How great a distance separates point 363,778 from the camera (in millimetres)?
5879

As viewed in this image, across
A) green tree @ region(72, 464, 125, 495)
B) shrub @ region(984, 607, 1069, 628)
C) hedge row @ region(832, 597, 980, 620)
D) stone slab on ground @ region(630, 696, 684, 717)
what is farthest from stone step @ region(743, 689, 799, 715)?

__OBJECTIVE__
Edit the listing so that every "region" becomes "area", leaving all other text unchanged.

__RESULT OF THIS EXERCISE__
How great a distance separates point 363,778 from the camera (in millimetres)?
5879

As viewed in this image, across
A) green tree @ area(72, 464, 125, 495)
B) shrub @ area(984, 607, 1069, 628)
C) hedge row @ area(832, 597, 980, 620)
D) stone slab on ground @ area(630, 696, 684, 717)
what is farthest from stone step @ area(743, 689, 799, 715)?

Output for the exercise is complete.